Text passage
Named Routes in Symfony 6 with controllers in inner directory


I moved all my controllers to /src/Web/Controller in my Symfony 6 project like follows

├── src
│   ├── ...
│   └── Web
│   |    ├── Controller
│   |    ├── ....
|   |── Kernel.php

my routes.yaml is modified accordingly

#routes.yaml
controllers:
    resource: ../src/Web/Controller/
    type: annotation

Now the problem is all my routes have a name which is prefixed with app_web. Which due to this structure I suppose.

$ php bin/console debug:router command outputs following:

...
...
app_web_post_index    GET|HEAD        ANY      ANY    /post/             
app_web_post_create   GET|HEAD|POST   ANY      ANY    /post/create 

Here I only want the name to be post_index How do I get rid of this prefix?


Solution

  • If you do not name the routes explicitly, they are named for you.

    The names are generated using the fully qualified name for the class and method for the controller (although without the last part of the namespace —controller—, for some reason).

    If you do not want to use the auto-generated names, simply name your routes yourself:

    #[Route('/post')]
    class Post
    {
        #[Route(path: '/', name: 'post_index', methods: ['HEAD', 'GET'])]
        public function index(Request $request): Response
        {
            return new Response('post index');
        }
    
        #[Route(path: '/create', name: 'post_create', methods: ['HEAD', 'GET', 'POST'])]
        public function create(Request $request): Response
        {
            return new Response('post create');
        }
    }
    

    With the built-in options you can add a prefix to a group of routes, but not remove it from the auto-generated name.

    If this is really important for your use case to happen "automatically", I guess you could build your own route loader, but I'd say it is overkill for this. Just name the routes appropriately, or live with the auto-generated name.


    Naming the routes explicitly is generally a better idea/practice, because if you refer to the route names anywhere else you'd be guaranteed of the names remaining the same even if you chose to refactor your controllers to a different code structure.

Given request
Reproduce word for word the portion of the Symfony routing text from "my routes.yaml is" to "structure I suppose.". Rely solely on the Symfony routing text for the work here.

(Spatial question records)
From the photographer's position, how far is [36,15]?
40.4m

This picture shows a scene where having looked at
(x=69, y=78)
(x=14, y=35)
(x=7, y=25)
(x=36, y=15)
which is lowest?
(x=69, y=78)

Reply to the exercise
my routes.yaml is modified accordingly

#routes.yaml
controllers:
    resource: ../src/Web/Controller/
    type: annotation

Now the problem is all my routes have a name which is prefixed with app_web. Which due to this structure I suppose.